Conciliazione o conflitto? Alcune note sul femminismo della FIOM

Wed, 30/01/2019 - 19:34
di
Lidia Cirillo e Tatiana Montella

In occasione del 27° congresso della FIOM-CGIL è stato pubblicato un testo (Metalmeccaniche) costituito da 15 interviste a delegate e funzionarie del sindacato. Nelle interviste si dà spazio esclusivamente a quadri sindacali e delegate, con il risultato che viene a mancare il punto di vista delle iscritte di base e delle lavoratrici non iscritte al sindacato. L’introduzione spiega che il testo nasce da un incontro con il movimento delle donne.

Una prima precisazione necessaria è che nessun incontro c’è stato con qualcosa che possa chiamarsi movimento nel senso proprio del termine. Esiste oggi in Italia un solo grande movimento Non Una Di Meno (NUDM), con cui non c’è stato alcun incontro finalizzato alla stesura di questo documento.
NUDM lotta e manifesta ininterrottamente da quasi tre anni e il 24 novembre 2018 ha portato in piazza tra le centomila e le duecentomila persone (secondo le diverse fonti d’informazione), in grande maggioranza giovani donne.

Record archiviati:

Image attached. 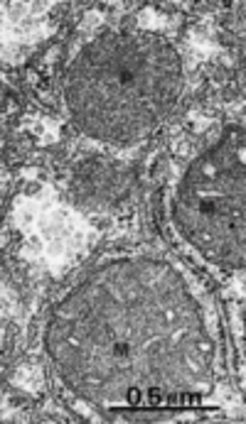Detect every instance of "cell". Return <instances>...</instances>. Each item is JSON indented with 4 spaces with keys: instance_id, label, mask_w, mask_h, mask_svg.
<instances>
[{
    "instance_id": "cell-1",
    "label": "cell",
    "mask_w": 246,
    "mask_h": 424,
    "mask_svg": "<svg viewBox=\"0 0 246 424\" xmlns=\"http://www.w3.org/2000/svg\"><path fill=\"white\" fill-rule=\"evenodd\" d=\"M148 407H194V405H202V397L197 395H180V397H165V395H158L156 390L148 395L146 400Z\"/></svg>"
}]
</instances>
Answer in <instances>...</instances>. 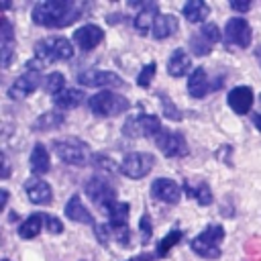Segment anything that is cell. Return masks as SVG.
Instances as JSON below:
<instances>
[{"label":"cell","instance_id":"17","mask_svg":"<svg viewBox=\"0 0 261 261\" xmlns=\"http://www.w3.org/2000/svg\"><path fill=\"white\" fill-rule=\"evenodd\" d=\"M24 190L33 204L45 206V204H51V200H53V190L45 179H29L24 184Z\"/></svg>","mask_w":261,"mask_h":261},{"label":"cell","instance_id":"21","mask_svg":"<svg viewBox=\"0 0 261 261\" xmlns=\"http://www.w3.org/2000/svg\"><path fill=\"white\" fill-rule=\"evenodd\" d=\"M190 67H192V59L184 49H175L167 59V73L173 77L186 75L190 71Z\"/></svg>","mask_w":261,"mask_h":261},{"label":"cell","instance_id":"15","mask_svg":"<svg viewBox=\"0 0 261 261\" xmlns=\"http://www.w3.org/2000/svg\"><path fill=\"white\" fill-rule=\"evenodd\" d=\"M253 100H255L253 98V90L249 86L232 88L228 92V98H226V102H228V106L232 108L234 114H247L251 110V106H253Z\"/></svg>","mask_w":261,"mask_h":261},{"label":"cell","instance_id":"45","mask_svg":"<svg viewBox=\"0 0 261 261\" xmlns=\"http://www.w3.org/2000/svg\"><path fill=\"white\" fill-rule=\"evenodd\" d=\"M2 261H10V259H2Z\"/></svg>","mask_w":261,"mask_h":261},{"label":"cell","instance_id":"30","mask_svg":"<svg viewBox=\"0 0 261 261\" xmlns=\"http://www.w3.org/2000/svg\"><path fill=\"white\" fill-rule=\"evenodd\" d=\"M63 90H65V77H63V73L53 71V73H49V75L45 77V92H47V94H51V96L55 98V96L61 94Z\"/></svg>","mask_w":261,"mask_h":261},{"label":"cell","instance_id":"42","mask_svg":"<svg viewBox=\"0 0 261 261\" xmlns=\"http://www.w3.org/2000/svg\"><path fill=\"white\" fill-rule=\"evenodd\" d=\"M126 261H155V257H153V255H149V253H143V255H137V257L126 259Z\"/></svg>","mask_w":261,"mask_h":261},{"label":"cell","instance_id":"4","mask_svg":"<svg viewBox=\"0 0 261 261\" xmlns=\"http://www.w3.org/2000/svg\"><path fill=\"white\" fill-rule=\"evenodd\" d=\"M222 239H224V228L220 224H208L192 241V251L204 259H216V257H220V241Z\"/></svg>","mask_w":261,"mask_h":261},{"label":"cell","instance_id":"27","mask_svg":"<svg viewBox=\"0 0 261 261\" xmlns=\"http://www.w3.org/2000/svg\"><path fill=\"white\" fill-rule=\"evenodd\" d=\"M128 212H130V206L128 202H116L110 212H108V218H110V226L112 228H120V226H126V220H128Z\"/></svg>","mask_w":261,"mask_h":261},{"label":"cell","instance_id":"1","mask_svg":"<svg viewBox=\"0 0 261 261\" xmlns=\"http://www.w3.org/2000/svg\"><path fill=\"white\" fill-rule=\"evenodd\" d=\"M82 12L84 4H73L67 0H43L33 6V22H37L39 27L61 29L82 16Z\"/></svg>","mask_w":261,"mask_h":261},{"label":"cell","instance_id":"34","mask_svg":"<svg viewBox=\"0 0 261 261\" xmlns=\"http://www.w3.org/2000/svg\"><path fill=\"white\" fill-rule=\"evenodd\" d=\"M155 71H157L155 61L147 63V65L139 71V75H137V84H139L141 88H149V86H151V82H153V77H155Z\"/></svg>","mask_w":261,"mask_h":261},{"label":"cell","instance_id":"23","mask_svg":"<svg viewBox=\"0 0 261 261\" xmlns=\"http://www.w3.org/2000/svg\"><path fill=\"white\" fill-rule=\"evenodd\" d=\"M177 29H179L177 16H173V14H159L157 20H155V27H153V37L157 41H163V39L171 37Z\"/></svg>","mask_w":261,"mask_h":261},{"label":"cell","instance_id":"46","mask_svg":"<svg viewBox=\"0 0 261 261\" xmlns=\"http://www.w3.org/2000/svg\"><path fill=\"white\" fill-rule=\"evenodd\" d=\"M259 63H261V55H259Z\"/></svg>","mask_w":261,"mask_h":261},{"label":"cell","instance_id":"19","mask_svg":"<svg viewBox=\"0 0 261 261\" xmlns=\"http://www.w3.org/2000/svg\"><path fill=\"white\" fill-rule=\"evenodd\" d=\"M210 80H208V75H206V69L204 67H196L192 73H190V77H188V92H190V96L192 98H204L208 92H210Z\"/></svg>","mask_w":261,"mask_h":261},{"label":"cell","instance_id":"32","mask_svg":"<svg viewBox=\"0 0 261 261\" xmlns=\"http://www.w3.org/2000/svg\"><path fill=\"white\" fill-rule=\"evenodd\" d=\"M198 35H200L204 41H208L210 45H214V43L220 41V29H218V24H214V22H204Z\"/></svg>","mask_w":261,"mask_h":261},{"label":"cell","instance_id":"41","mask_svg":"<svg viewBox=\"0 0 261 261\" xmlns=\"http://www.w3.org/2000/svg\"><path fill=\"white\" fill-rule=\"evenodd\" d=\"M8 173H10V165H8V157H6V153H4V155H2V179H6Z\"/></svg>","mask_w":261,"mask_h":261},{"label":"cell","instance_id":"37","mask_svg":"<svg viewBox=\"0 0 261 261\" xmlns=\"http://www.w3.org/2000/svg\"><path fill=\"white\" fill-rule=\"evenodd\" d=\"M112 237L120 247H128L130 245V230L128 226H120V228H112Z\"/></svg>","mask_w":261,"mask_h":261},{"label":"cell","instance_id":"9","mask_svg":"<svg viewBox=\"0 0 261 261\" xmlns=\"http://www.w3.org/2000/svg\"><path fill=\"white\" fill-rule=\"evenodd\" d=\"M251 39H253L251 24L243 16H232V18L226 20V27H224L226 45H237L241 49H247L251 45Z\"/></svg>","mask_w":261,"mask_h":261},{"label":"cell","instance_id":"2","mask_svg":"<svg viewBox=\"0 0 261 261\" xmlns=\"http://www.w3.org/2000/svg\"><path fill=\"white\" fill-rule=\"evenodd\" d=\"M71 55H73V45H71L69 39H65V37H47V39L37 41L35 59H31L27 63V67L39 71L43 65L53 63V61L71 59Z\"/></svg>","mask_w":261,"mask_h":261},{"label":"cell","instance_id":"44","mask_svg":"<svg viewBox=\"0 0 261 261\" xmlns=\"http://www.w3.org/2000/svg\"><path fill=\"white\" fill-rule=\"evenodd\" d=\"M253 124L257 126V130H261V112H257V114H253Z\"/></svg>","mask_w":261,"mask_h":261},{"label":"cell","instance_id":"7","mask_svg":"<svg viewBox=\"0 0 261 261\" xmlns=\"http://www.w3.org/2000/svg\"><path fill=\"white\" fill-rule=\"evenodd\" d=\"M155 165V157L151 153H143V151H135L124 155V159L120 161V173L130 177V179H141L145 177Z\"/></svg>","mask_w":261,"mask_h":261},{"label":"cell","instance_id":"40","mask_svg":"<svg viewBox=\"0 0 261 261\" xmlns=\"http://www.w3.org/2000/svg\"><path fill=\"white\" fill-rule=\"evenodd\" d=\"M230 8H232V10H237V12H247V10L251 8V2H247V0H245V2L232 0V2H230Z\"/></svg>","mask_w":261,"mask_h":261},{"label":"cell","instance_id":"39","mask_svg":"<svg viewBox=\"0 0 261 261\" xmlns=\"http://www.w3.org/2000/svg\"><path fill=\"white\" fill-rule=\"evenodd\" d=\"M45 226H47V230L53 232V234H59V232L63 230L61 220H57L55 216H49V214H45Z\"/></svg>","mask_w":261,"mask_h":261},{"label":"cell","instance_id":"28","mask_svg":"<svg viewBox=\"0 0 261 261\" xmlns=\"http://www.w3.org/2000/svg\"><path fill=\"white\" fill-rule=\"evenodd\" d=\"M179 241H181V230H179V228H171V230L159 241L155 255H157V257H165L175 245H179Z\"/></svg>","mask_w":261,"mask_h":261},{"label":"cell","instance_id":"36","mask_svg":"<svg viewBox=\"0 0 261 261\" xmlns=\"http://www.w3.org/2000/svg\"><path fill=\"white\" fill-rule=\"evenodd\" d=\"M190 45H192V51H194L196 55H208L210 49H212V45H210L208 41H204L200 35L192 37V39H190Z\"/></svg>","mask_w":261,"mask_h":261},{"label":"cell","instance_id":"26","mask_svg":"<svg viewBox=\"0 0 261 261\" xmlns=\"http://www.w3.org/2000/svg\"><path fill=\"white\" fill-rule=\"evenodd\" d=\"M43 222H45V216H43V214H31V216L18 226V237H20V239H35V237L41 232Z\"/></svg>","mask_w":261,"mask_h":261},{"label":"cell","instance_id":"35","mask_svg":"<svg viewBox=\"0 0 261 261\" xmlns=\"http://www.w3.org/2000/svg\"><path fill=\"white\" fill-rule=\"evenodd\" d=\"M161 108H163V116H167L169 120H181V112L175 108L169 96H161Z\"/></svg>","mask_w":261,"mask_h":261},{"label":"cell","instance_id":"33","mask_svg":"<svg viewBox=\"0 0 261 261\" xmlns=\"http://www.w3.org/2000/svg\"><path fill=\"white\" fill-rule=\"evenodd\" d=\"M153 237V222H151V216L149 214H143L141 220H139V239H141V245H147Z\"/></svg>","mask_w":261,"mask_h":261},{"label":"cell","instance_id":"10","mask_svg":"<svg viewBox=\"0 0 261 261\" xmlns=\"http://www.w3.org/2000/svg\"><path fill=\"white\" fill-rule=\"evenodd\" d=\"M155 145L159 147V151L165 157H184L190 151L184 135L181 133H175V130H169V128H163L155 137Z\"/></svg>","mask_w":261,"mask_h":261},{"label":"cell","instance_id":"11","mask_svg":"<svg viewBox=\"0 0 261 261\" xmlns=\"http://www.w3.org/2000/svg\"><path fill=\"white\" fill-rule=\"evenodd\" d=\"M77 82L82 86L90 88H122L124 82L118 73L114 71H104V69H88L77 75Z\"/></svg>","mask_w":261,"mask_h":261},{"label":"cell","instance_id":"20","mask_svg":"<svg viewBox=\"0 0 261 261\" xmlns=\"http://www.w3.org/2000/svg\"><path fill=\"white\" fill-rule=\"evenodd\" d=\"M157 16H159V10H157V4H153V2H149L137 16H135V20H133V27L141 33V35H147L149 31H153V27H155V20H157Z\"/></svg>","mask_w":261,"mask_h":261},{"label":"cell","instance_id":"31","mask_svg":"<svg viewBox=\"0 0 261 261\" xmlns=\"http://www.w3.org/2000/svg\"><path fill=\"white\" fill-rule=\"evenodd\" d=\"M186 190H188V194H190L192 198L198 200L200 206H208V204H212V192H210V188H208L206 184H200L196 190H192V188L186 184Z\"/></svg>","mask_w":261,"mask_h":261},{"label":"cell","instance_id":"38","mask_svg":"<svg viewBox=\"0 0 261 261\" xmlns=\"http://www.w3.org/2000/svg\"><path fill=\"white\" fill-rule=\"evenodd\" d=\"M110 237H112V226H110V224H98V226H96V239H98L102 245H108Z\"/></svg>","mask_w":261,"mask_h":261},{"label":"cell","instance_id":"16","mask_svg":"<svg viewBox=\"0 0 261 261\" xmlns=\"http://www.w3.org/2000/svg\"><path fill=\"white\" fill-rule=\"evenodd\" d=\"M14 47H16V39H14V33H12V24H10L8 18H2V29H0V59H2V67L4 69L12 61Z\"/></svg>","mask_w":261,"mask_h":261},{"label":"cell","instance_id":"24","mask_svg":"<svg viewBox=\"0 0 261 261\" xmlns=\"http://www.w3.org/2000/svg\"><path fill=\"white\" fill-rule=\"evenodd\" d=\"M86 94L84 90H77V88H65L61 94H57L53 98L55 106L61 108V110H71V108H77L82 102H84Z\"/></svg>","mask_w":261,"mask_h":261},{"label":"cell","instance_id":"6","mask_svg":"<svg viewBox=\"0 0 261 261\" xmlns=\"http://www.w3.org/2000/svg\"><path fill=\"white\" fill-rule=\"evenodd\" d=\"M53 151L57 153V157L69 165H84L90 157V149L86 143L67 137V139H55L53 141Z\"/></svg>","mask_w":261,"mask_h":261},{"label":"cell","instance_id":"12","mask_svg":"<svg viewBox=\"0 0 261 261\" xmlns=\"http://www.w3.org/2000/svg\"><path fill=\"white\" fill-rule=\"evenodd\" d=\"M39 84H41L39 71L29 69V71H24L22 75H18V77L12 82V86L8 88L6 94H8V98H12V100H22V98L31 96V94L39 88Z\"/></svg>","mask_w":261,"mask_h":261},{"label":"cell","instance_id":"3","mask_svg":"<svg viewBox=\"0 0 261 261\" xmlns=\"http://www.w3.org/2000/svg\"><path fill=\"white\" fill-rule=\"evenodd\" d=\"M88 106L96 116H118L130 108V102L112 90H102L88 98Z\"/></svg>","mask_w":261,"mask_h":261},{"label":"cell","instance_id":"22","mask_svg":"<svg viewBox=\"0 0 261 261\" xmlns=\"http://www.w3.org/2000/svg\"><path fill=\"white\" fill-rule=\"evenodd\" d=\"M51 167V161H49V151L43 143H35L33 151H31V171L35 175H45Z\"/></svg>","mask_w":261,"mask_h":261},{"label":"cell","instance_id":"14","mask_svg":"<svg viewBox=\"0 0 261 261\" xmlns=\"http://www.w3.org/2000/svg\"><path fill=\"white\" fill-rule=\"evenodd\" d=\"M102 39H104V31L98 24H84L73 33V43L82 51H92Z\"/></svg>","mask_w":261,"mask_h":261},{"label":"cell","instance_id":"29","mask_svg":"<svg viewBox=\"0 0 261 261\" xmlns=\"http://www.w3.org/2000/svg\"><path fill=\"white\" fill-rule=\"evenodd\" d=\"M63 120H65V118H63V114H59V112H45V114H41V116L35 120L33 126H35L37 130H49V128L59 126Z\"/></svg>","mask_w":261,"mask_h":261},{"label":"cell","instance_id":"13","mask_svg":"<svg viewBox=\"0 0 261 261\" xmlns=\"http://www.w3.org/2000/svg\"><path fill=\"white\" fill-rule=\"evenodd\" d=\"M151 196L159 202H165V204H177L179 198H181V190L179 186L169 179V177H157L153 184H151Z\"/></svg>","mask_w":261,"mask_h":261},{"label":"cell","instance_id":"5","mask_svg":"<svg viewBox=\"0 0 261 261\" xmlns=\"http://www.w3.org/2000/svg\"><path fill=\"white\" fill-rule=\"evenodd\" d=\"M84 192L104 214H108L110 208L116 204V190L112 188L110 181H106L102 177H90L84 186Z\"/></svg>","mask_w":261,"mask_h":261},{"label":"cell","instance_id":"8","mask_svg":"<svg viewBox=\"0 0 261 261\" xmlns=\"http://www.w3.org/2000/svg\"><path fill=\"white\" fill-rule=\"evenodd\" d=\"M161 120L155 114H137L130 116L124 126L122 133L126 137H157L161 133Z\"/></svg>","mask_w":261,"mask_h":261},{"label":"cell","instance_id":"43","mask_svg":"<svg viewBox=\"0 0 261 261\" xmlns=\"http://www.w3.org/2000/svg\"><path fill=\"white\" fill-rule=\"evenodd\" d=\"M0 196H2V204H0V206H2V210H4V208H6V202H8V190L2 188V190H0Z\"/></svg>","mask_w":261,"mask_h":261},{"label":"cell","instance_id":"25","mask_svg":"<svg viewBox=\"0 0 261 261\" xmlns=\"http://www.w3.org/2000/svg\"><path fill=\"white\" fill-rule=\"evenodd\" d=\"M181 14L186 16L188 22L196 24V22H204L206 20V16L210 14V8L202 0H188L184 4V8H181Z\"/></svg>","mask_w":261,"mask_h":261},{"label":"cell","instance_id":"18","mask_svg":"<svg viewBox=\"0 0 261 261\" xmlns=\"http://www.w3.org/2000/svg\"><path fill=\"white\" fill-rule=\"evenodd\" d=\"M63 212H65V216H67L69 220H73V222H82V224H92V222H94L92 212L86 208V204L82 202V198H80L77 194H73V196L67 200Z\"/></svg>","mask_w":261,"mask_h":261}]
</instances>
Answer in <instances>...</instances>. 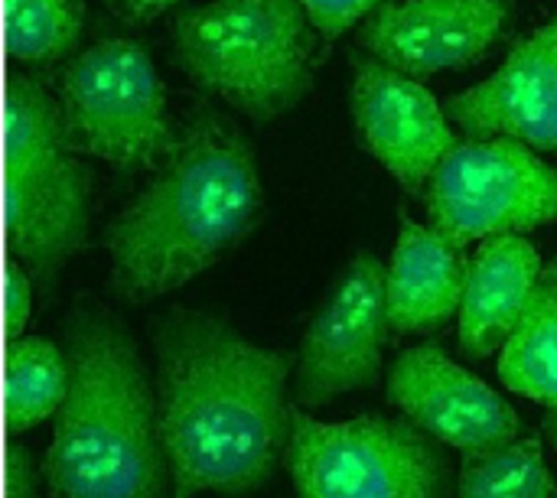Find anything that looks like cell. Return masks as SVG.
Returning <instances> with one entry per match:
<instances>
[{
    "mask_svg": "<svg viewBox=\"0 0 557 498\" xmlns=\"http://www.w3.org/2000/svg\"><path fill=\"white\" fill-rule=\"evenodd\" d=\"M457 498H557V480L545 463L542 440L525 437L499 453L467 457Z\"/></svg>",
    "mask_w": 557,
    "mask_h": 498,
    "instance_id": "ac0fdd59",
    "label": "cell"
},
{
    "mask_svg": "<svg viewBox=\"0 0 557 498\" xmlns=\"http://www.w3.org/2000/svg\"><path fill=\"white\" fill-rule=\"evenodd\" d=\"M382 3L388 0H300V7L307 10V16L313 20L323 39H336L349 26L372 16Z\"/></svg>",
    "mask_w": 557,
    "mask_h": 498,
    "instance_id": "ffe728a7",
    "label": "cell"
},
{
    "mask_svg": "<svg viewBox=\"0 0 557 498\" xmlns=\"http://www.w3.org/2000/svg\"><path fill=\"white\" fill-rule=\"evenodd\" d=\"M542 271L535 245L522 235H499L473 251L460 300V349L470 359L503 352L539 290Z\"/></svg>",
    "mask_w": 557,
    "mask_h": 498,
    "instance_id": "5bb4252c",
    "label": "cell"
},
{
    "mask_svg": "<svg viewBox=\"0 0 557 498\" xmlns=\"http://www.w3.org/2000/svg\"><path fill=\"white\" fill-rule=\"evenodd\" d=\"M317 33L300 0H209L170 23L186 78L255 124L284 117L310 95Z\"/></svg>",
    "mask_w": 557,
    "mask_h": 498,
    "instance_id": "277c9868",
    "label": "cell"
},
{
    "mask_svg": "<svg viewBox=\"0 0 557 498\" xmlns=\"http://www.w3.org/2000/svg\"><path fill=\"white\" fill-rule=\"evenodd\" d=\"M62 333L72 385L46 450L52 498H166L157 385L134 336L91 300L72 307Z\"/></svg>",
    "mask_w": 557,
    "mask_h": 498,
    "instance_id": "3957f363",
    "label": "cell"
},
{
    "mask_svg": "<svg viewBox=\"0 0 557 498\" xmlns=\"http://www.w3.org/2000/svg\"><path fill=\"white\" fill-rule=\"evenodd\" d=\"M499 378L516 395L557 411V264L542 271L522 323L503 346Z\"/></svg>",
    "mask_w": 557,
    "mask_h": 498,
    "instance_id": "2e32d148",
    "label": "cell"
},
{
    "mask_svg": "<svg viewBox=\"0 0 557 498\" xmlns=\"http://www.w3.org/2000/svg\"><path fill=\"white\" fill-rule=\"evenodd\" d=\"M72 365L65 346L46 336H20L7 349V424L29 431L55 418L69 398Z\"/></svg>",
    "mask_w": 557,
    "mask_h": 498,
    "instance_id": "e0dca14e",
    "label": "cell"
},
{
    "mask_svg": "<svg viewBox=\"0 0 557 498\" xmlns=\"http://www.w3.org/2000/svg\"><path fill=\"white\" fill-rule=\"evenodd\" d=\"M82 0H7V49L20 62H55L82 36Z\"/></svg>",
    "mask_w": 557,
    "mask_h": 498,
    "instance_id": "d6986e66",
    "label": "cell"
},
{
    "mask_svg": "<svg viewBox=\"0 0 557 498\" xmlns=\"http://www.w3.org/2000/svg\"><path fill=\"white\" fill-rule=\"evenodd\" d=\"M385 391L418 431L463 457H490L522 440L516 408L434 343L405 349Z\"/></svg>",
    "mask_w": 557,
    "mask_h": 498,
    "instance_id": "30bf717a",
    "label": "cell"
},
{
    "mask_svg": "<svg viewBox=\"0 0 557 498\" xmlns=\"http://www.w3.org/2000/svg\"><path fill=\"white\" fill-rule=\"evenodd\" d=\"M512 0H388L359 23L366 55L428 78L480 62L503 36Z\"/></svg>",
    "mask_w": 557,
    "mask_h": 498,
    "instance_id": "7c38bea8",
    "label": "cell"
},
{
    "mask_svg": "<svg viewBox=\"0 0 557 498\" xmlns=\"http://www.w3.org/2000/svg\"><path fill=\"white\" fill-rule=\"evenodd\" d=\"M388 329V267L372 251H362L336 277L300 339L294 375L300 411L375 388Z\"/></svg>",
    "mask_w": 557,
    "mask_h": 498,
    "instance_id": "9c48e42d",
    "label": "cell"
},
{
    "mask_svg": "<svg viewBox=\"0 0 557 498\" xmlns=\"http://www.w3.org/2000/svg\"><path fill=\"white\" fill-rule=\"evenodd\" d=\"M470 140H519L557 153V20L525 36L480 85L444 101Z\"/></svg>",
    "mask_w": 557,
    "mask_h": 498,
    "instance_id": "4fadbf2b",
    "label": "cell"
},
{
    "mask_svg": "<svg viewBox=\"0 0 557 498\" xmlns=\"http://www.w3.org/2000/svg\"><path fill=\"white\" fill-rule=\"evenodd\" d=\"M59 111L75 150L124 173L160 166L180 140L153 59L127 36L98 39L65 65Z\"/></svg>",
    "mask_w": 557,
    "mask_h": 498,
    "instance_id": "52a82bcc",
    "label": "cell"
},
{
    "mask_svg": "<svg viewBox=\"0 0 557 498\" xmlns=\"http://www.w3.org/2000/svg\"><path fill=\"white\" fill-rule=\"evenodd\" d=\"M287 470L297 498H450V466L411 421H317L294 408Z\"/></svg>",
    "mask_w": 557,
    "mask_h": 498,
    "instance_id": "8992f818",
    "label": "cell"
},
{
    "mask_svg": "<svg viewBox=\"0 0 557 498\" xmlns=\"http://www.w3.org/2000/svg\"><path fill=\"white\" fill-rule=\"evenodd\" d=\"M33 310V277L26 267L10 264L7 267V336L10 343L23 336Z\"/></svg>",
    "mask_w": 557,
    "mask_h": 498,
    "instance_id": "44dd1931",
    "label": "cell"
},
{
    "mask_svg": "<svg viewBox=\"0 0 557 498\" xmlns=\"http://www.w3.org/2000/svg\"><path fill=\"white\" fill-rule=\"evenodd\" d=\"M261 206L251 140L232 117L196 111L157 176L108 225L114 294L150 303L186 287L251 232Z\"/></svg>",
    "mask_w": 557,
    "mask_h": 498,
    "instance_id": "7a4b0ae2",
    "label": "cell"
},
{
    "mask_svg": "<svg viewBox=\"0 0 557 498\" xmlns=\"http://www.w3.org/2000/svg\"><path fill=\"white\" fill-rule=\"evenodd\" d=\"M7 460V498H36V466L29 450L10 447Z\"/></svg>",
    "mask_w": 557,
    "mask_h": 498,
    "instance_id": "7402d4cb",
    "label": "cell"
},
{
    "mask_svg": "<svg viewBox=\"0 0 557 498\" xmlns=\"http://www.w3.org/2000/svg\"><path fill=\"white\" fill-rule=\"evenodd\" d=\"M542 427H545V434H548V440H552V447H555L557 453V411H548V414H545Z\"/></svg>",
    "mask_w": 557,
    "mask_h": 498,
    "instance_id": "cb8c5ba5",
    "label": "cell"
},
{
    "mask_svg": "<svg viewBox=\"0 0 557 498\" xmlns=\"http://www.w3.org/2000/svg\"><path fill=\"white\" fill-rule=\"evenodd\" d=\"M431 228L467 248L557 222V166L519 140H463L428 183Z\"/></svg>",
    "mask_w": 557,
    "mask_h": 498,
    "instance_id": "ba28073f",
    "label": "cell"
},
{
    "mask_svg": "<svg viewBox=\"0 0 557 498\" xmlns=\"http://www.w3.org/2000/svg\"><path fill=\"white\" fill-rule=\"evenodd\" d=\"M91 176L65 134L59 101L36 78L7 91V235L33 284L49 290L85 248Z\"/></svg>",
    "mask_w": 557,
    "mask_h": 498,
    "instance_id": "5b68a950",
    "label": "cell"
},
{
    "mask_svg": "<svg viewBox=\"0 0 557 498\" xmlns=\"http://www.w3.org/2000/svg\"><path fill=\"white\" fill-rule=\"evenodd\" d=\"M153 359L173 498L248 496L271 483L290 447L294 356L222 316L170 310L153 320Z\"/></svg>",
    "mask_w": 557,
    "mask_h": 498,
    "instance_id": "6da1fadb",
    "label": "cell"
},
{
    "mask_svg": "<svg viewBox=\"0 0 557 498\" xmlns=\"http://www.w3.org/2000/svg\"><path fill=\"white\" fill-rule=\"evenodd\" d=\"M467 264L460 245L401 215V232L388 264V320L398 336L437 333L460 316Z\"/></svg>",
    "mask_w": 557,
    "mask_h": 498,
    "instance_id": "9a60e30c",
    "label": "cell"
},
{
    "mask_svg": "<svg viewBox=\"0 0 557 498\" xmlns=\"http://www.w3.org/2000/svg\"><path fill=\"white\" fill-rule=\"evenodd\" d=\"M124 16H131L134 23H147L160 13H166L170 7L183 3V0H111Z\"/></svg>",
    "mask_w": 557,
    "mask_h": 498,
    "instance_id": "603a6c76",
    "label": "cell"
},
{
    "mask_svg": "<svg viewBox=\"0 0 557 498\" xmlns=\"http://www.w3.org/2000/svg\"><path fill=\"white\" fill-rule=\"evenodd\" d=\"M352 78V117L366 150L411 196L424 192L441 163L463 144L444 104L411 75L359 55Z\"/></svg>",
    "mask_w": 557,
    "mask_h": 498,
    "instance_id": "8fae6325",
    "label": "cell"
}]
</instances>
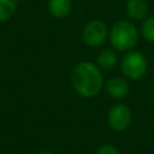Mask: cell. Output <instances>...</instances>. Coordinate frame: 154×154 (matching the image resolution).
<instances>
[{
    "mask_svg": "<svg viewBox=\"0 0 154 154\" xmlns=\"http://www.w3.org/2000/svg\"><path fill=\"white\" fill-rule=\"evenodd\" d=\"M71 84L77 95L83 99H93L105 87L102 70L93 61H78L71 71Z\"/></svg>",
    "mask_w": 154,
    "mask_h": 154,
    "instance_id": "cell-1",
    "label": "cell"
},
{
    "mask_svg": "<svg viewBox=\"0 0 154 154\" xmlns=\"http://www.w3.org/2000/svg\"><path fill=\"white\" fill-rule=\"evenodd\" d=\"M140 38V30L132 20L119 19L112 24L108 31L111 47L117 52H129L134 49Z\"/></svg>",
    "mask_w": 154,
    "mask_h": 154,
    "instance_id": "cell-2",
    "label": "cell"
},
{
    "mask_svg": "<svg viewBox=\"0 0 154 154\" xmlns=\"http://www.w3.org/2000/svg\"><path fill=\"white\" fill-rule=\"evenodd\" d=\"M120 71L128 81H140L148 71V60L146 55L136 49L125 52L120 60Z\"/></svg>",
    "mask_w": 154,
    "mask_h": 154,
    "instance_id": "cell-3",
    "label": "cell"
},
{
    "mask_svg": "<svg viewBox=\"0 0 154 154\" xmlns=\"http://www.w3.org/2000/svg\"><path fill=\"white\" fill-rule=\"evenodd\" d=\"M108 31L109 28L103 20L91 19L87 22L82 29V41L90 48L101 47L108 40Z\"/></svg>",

Dettagli dell'esercizio: Prosegui il testo sul femminismo della FIOM, riprendendo subito dopo l'ultima frase riportata.

Risposta qui sotto:
Questo movimento è l’articolazione nazionale, sia pure con alcune differenze di pratiche e contenuti, di un movimento assai più ampio, che va dal Kerala all’Argentina, dalla Spagna all’Islanda. Il tema più visibile è quello delle violenze e delle molestie ma molti altri hanno avuto spazio, per esempio l’aborto, il gap salariale, il lavoro, il reddito di esistenza, la salute, il razzismo e lo sfruttamento delle donne migranti…

NUDM, come tutto il movimento transnazionale, ha indetto uno sciopero per l’8 marzo e ha chiesto alla FIOM di partecipare. Il sindacato ha negato la partecipazione con un argomento legittimo, ma a nostro avviso miope. L’argomento è che la categoria non si mobiliterebbe a sufficienza e questo sarebbe per il sindacato una sconfitta. Chiediamo al sindacato, e in modo particolare alle lavoratrici, un supplemento di riflessione, e non solo perché oggi, di fronte al decreto Pillon e all’attacco diretto ai diritti e alle libertà delle donne e delle persone queer, è più che mai urgente una risposta conflittuale che mobiliti insieme produzione e riproduzione. Nei paesi in cui i sindacati maggiori hanno scelto di dare agli scioperi dell’8 marzo il loro appoggio, le donne hanno risposto massicciamente.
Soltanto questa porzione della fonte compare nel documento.